La crise du «subprime» a aussi fait des heureux.

La crise du «subprime» a aussi fait des heureux.

En 2007, les courtiers les mieux payés au monde ont encaissé des milliards de dollars en voyant avant tout le monde arriver l'effondrement du marché des titres adossés à des créances hypothécaires à risque.

«Pour les gens qui parient sur une crise, pire est la crise, plus ils gagnent», souligne John Challenger, du cabinet Challenger, Gray & Christmas.

Début 2006. L'emballement du secteur immobilier aux États-Unis aveugle le monde financier, mais John Paulson est persuadé qu'une crise va finir par arriver.

Depuis ses bureaux de Manhattan, ce patron du fonds d'investissement Paulson & Co mise, via des instruments financiers complexes, sur un effondrement à venir des produits financiers adossés aux crédits immobiliers «subprime». Il commence par y perdre, mais persévère.

«La plupart des gens nous disaient que les prix de l'immobilier ne chutent jamais à l'échelle nationale. Les spécialistes de l'hypothécaire étaient trop emballés» par le boom de l'immobilier, racontait récemment M. Paulson au quotidien économique Wall Street Journal.

2007, la bulle explose. À 52 ans, cet ancien étudiant de Harvard, sans lien de parenté avec le secrétaire au Trésor Henry Paulson, empoche le jackpot, pendant que son employeur dans les années 80, la banque Bear Stearns, tente en vain de limiter la casse et doit être sauvée par les pouvoirs publics.

Selon le magazine Trader Monthly, qui publie dimannche son classement annuel des 100 courtiers et gérants de fonds les mieux rémunérés, John Paulson arrive loin en tête, avec des commissions estimées à 3 milliards de dollars sur l'année dernière pour lui et son équipe.
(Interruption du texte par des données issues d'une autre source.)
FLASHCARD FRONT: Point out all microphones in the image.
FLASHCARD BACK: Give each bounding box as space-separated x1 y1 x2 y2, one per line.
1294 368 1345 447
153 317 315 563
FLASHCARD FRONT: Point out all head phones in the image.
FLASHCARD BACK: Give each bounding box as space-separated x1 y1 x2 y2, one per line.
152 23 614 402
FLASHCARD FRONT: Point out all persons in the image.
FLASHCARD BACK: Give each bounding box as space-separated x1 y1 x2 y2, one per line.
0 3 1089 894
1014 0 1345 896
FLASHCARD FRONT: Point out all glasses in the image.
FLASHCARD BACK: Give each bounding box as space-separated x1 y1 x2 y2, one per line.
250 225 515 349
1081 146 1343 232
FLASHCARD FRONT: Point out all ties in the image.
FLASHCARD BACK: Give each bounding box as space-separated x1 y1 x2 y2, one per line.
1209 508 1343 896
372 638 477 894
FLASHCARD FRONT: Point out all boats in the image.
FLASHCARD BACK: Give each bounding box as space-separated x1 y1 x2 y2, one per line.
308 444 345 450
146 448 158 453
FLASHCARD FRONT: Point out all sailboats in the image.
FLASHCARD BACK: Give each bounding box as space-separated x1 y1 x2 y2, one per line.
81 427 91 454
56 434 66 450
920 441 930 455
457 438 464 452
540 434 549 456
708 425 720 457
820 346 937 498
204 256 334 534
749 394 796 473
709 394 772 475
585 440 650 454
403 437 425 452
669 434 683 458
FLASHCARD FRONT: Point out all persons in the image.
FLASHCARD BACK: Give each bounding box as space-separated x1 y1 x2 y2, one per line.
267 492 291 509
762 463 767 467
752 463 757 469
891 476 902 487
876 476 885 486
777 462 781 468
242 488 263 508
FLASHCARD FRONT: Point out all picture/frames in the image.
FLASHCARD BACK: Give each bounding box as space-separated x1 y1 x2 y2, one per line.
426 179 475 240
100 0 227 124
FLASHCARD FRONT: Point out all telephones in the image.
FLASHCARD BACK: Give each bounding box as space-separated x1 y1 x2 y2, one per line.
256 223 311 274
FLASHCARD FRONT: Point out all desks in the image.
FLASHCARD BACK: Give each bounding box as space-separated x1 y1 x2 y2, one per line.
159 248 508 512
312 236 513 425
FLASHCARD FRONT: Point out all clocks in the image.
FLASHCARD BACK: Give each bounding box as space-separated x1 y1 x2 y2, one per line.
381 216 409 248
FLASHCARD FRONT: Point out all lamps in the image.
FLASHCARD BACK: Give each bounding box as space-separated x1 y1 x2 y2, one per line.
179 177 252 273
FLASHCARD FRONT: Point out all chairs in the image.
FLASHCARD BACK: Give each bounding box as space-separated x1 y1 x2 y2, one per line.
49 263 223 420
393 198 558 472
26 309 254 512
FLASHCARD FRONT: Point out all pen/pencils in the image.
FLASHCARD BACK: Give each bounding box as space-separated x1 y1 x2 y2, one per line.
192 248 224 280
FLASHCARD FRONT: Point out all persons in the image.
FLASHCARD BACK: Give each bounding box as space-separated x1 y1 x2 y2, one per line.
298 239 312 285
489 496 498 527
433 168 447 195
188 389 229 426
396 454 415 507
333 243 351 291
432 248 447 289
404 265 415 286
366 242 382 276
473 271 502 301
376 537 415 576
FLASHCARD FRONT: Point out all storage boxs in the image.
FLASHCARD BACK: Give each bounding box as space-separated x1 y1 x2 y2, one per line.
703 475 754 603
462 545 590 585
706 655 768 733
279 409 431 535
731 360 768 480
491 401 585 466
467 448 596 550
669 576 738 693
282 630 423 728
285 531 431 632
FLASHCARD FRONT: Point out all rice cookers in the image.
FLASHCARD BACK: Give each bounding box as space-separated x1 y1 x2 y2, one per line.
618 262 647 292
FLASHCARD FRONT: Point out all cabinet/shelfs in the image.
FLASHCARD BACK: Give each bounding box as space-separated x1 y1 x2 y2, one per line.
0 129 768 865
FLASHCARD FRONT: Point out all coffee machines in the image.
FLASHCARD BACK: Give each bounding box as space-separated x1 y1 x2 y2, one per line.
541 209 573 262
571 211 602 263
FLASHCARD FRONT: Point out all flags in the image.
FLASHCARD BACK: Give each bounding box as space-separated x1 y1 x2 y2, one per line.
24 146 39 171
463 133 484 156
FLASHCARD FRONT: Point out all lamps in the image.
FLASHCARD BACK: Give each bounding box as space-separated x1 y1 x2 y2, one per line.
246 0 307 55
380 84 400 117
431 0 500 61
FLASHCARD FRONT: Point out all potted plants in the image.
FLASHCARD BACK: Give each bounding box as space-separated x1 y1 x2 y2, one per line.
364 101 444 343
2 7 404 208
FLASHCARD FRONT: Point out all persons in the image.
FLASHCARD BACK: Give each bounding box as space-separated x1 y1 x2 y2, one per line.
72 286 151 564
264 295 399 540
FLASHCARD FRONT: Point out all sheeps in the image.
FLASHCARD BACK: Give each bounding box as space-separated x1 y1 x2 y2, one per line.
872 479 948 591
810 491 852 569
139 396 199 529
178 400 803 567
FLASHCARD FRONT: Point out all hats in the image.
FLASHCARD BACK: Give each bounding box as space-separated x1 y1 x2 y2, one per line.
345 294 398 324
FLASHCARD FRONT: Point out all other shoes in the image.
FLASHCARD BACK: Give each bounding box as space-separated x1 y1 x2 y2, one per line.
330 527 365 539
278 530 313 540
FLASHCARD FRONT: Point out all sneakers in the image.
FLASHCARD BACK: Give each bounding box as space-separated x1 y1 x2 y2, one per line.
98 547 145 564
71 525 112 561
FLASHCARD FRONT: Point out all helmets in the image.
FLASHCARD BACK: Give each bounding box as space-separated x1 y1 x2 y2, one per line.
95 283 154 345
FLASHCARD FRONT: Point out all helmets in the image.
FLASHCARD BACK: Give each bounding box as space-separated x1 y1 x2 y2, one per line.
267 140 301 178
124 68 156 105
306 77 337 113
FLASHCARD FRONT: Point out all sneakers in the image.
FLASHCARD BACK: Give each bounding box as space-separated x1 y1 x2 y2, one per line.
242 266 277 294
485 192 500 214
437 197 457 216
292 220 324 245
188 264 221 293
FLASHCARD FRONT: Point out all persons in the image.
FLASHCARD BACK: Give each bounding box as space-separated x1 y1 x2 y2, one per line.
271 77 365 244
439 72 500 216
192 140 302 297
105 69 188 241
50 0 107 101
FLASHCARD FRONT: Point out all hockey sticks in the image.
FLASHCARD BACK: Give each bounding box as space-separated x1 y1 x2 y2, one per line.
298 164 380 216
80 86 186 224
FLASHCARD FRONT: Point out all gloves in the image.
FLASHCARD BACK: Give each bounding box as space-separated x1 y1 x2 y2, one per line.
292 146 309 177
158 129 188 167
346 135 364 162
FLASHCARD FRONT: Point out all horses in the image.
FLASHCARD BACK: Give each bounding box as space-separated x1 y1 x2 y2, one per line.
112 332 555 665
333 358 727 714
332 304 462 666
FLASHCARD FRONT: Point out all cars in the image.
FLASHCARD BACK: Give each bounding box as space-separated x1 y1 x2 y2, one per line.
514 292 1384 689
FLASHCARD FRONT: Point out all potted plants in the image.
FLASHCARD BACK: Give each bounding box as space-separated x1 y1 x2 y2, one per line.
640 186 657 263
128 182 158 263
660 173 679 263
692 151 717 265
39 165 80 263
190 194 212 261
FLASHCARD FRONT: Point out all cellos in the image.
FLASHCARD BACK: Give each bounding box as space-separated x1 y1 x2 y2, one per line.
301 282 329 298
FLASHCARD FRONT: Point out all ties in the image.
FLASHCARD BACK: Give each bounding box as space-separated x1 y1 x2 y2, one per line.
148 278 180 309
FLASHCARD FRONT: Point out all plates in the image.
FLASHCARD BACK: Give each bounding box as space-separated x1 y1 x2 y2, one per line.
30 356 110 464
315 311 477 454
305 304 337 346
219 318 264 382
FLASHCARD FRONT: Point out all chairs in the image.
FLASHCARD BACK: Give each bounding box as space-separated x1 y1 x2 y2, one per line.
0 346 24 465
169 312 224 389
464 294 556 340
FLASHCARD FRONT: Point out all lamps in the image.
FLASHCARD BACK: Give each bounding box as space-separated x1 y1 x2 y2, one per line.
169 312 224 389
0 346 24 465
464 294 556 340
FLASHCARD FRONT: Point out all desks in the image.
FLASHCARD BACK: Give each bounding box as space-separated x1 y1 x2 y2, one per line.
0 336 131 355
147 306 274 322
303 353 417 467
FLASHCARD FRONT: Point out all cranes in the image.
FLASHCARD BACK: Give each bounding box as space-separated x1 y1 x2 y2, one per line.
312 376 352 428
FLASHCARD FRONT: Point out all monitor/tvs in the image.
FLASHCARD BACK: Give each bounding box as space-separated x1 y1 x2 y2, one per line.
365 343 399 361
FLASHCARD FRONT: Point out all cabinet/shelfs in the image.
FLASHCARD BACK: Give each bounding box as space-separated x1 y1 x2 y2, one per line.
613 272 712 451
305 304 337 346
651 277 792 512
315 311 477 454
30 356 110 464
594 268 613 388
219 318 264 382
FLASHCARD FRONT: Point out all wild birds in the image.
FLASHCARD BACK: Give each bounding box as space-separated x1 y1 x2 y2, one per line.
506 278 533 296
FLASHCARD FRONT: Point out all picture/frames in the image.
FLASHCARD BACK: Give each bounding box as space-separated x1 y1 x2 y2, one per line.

Cela serait la plus gros chèque annuel jamais vu à Wall Street.

«C'était l'année où le cran, l'instinct et la détermination à se maintenir sur des positions contraires aux autres ont payé avec une grande ampleur», commente Rich Blake, rédacteur en chef adjoint de Trader Monthly.

La débâcle des secteurs immobiliers et bancaires, qui pourrait coûter 400 milliards de dollars aux banques d'après le Fonds monétaire international (FMI), a également été une aubaine pour le deuxième ex-aequo du classement, Phil Falcone, 45 ans, également de New York.

Les revenus de cet ancien de Barclays Capital, qui dirige désormais le fonds Harbinger Capital Partners, sont estimés à 1,75 milliard de dollars.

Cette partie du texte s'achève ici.